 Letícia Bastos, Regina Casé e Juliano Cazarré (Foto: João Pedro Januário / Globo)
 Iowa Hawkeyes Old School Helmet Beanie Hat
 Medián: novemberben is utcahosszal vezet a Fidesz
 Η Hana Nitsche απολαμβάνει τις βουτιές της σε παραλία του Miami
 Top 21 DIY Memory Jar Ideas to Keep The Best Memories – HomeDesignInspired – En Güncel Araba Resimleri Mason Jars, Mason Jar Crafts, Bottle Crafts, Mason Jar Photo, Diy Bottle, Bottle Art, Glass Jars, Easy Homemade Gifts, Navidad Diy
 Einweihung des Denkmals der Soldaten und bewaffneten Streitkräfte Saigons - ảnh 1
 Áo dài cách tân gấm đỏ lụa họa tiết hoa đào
# # # # # # #
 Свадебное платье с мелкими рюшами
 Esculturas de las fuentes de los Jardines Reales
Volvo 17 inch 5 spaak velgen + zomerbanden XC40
# # # # # # #
What to work on -
Write out, from the lines above, only those from the line with "Top 21 DIY Memory" to the line with "Áo dài cách tân gấm đỏ lụa họa tiết hoa đào", exactly as given, including the first and the last.

Written answer -
 Top 21 DIY Memory Jar Ideas to Keep The Best Memories – HomeDesignInspired – En Güncel Araba Resimleri Mason Jars, Mason Jar Crafts, Bottle Crafts, Mason Jar Photo, Diy Bottle, Bottle Art, Glass Jars, Easy Homemade Gifts, Navidad Diy
 Einweihung des Denkmals der Soldaten und bewaffneten Streitkräfte Saigons - ảnh 1
 Áo dài cách tân gấm đỏ lụa họa tiết hoa đào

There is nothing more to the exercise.